The European central bank is promising and preparing to pump as soon as it can get the Germans out of the way. And the Japanese – the world leaders in modern state finance – are pumping with both hands.
Gaming the System
Since 2009, the Fed has put more than $3.5 trillion to work on investors' behalf.
This – along with the help of the ECB, the Bank of Japan, the Bank of England, the People's Bank of China, etc. – has helped lift stock markets by $18 trillion.
And corporate chiefs – now back in their cushy seats after the holidays – are borrowing more money to buy their own shares. They, more than anyone else, have figured out how to game the Fed's system.

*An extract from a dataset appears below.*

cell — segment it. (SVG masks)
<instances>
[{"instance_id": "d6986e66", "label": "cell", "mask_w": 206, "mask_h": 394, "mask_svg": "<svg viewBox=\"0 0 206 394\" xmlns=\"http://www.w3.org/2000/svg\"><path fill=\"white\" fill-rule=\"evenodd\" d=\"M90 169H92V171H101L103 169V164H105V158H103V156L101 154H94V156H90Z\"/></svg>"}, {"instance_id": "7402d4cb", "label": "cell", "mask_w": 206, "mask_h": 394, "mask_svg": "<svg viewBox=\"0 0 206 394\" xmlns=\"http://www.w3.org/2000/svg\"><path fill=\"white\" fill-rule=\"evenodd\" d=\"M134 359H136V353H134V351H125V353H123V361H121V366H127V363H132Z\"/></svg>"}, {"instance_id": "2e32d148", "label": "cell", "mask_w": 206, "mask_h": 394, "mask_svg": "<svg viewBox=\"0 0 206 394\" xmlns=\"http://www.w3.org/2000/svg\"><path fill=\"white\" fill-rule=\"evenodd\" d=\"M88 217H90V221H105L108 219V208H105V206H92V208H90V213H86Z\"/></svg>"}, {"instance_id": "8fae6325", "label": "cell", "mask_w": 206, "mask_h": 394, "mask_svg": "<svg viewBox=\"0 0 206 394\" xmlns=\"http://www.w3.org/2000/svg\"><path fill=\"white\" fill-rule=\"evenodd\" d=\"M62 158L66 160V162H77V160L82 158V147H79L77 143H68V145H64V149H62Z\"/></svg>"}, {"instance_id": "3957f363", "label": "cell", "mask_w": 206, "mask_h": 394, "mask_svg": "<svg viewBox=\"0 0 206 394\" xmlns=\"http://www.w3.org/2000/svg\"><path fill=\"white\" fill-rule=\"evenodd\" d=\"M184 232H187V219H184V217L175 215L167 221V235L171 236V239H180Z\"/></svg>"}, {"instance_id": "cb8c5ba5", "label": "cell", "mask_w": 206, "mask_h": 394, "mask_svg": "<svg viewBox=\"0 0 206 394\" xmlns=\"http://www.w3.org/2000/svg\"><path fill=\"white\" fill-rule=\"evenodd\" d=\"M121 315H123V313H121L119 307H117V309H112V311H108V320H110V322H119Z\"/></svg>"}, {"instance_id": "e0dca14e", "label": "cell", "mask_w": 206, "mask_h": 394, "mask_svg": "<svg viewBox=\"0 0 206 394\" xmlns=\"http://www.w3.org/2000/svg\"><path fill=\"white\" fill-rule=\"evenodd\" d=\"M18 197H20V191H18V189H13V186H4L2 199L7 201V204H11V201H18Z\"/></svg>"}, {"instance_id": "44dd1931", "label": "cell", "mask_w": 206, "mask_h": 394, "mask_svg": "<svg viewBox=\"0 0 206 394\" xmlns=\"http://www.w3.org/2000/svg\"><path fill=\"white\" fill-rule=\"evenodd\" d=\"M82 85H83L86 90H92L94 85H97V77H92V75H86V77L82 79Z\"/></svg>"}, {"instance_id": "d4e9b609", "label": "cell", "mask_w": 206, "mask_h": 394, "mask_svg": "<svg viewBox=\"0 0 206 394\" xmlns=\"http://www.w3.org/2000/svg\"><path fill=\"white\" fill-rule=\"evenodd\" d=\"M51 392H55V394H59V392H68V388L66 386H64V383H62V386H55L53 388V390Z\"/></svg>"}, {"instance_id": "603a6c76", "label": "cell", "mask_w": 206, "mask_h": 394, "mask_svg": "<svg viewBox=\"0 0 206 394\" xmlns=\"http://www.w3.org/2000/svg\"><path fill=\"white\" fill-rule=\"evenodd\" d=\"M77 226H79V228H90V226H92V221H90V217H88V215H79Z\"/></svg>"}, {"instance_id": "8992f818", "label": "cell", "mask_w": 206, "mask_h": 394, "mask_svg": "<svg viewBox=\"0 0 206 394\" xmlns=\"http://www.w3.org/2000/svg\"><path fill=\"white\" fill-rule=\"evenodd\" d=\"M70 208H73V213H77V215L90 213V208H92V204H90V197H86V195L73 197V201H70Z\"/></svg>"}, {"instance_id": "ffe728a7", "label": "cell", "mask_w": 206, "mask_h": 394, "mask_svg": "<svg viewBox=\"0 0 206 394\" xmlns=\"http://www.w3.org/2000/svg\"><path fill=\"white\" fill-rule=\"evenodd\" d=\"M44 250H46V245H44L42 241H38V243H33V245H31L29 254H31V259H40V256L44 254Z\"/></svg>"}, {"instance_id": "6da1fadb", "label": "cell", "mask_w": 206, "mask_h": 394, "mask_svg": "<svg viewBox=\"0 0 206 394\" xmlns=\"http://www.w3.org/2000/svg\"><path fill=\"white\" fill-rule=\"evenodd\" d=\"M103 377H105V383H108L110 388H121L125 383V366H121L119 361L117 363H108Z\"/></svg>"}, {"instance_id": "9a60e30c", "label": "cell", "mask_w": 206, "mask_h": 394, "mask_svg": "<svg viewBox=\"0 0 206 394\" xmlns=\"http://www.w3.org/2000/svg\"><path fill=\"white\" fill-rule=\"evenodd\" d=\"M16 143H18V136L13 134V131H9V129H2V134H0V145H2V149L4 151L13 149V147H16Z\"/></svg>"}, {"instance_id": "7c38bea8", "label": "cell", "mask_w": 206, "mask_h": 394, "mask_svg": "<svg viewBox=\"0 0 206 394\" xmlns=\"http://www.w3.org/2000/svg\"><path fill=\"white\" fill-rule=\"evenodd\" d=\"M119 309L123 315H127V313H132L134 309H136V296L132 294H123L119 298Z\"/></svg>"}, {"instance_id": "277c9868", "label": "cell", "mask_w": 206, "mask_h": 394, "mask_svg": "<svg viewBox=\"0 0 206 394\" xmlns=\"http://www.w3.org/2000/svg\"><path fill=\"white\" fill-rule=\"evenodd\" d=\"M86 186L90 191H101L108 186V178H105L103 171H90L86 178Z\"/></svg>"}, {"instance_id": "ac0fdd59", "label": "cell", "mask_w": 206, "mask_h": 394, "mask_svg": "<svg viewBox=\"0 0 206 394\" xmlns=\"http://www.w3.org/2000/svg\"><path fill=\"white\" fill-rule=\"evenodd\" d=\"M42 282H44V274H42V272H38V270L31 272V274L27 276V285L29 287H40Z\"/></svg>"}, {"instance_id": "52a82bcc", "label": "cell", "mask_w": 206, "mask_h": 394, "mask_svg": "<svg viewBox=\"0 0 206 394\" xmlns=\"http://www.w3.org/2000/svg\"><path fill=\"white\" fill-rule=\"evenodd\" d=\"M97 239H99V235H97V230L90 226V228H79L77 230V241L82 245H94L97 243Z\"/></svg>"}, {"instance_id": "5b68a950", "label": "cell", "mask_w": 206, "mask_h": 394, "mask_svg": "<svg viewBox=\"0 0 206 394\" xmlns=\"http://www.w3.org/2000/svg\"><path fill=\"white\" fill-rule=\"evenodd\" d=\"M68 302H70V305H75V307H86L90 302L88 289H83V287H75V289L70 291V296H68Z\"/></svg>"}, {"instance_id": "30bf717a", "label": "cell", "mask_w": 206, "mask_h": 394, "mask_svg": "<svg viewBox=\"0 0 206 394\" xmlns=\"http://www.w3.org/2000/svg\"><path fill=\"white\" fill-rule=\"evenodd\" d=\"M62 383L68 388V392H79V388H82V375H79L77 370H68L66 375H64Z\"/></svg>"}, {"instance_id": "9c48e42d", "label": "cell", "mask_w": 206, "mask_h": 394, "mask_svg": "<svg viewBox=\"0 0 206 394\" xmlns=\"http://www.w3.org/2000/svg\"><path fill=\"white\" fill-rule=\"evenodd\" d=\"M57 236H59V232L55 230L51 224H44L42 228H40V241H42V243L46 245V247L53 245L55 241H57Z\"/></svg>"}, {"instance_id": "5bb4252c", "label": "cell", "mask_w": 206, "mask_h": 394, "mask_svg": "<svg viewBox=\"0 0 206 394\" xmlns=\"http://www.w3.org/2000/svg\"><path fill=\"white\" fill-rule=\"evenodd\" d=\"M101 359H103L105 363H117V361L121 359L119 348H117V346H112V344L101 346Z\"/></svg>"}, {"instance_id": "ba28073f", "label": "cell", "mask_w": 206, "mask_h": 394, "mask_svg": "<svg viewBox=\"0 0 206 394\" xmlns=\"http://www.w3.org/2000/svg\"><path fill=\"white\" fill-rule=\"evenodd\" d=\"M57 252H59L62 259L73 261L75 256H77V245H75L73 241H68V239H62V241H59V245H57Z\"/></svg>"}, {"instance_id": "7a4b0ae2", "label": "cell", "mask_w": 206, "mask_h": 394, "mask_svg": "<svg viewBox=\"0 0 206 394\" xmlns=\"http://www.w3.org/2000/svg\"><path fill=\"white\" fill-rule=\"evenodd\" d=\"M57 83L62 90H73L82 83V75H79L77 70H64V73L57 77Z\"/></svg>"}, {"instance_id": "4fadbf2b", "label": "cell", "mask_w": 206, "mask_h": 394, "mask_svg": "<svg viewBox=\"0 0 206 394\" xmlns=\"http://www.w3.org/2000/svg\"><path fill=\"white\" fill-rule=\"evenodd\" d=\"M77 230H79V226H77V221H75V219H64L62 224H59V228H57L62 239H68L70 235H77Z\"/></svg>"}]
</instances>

They take the Fed's zero-interest-rate credit. And they use it to buy back their own shares. This pushes up the value of the remaining shares. Which leads to big, fat bonuses.
And so one of the wonders of the modern financial world unfolds before our dumbstruck eyes: borrowing from someone who has no money… charging it to someone else's account… and pocketing a good part of the cash.
The average S&P 500 CEO got an $11.7 million compensation package in 2013. Last year must have been even better, though we don't have the figures yet.
Meanwhile, the dollar rises and foreign investors move their money into US stocks and bonds, seeking safety and capital return in a market where the former is illusory and the latter is fraudulent.